***** PASSAGE FOR REVIEW

The Tribes began publishing Smoke Signals, then a monthly newsletter, in 1978; it has since shifted to a twice-a-month publication schedule, and a tabloid newspaper format.

Culture 
The Confederated Tribes of Grand Ronde has a curriculum specialist who created tribal history lessons funded in part by Oregon Senate Bill 13, which supplies funds for each of the nine federally recognized tribes in Oregon to create curriculum about Native Americans' contributions to Oregon history.

A Chinuk Wawa immersion program is available for kindergarteners and first graders. The tribe published Chinuk Wawa: As our elders teach us to Speak It, a Chinuk Wawa dictionary, in 2012.

In 2010, the tribe built a plank house on the reservation. In 2011, Grand Ronde Canoe Journey, an exhibit about the tribe's canoe traditions, was installed at the Willamette Heritage Center.

Every year the reservation hosts powwows and a Round Dance.

The reservation today 
The community has an  Indian reservation, the Grand Ronde Indian Reservation, located in Yamhill and Polk counties of Oregon. In the 2000s, the tribe's population was over 5,500 members.

Economy
The Tribes employ around 1,600 people.

Since 1996, the tribes have generated most of their income by operating the Spirit Mountain Casino in Grand Ronde, between Lincoln City and Salem. The most successful casino in Oregon, it attracts considerable tourist traffic from the coastal beaches and resorts. Six percent of the casino's profits goes to the Tribes' Spirit Mountain Community Fund, which supports and funds various organizations in the following 11 western Oregon area counties: Benton, Clackamas, Lane, Lincoln, Linn, Marion, Multnomah, Polk, Tillamook, Washington, and Yamhill.  By 2017, the Spirit Mountain Community Fund had given more than $75 million to non-profit organizations, making it Oregon's eighth largest charitable foundation.

They also earn revenue from the management of their timber resources. They have developed "other tribal enterprises in construction and environmental management, real estate investment and inventory logistics services."

**********
***** GIVEN MATERIAL

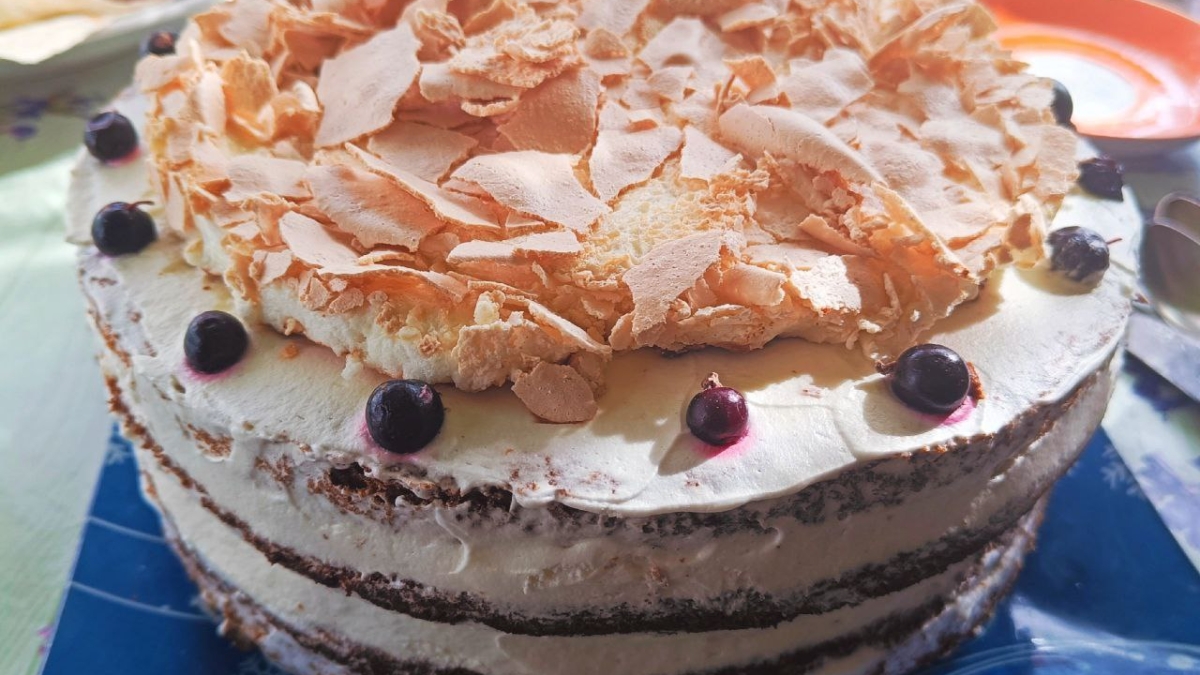 Когда не успеваю в магазин, а гости на пороге: ароматный пирог к чаю — всего 5 шагов ИА SM.News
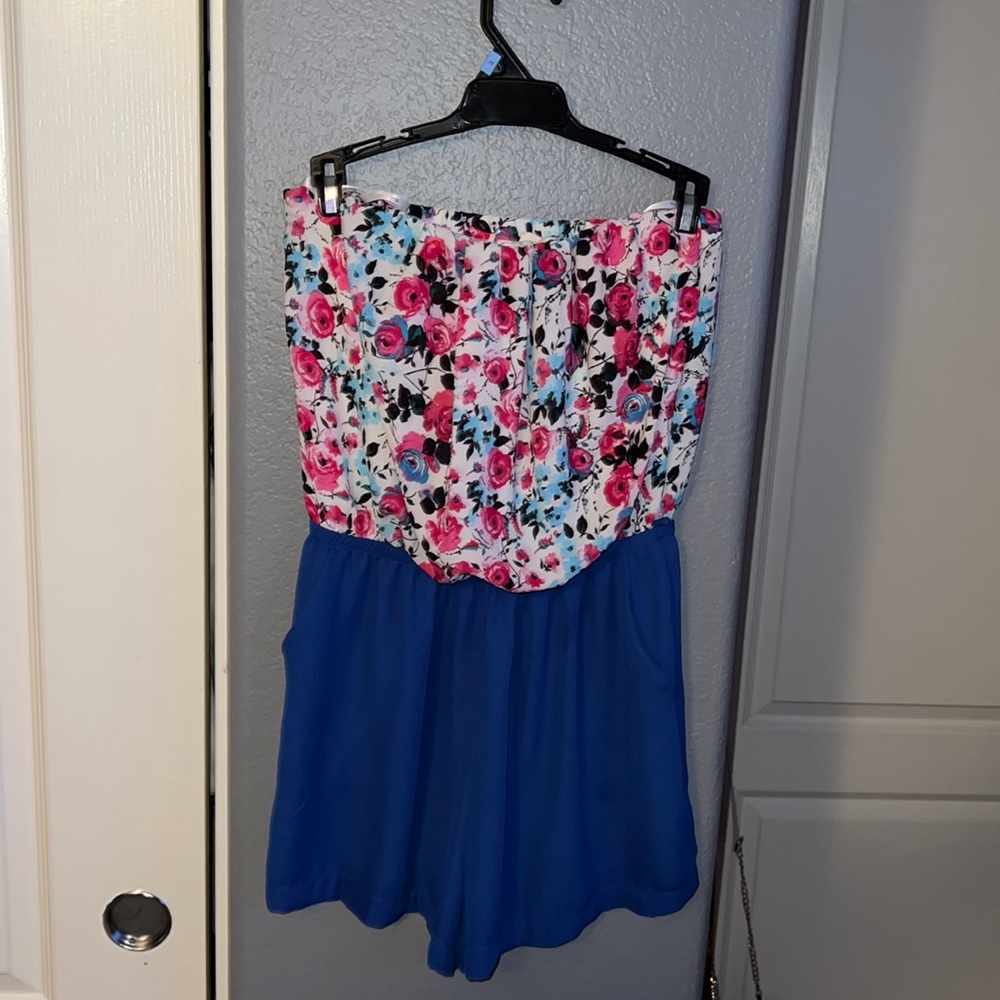 Size M Floral Romper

**********

**AIM OF THE TASK:**
Continue the text about the Confederated Tribes of Grand Ronde, picking up after its last sentence.

**OUTPUT BELOW:**
In the 21st century, the Grand Ronde tribes have opposed the Confederated Tribes of Warm Springs' plans to build an off-reservation casino in Cascade Locks, Oregon. They spent more than $800,000 trying to influence decisions on the issue by supporting certain candidates in the 2006 primary races for Governor of Oregon.

Tribal languages 
Historically the tribe had people speaking 27 distinct languages. Numerous members of these tribes could speak more than one language due to their proximity and trading relationships. The Oregon Territory was one of the most linguistically diverse regions in the world. On the reservation, most Native Americans began communicating using Chinook Jargon, the trade language that had developed earlier. The Chinook Jargon was widely spoken throughout the Northwest between tribes and newcomers to the region.

At Grand Ronde reservation, Chinook Jargon developed as a creole language, and was the first language in most native homes. Tribal members continued to use this language, even as their children were educated in English and through the termination era (1954-1983). During this period, children were being sent to Indian boarding schools and forced to learn English; all individual tribal languages at Grand Ronde became extinct as their last native speakers died.

In the 1970s, Grand Ronde elders began teaching Chinook Jargon language classes in the community. In 1983, the Confederated tribes of Grand Ronde regained federal recognition as a sovereign tribe. As part of restoration, they established a formal language program for children, which they could support through revenues generated from gaming. They renamed Chinook Jargon as Chinuk Wawa (Talking Chinuk). The Grand Ronde tribe's immersion language program has produced native speakers, joining another half-dozen Native language immersion programs in such success. This program begins in preschool classes (Lilu) and continues into Kindergarten. The language program officials plan to expand the immersion program to a pre-8 grade program, and offer classes for adults. This will create speakers of the language to help the language survive in perpetuity.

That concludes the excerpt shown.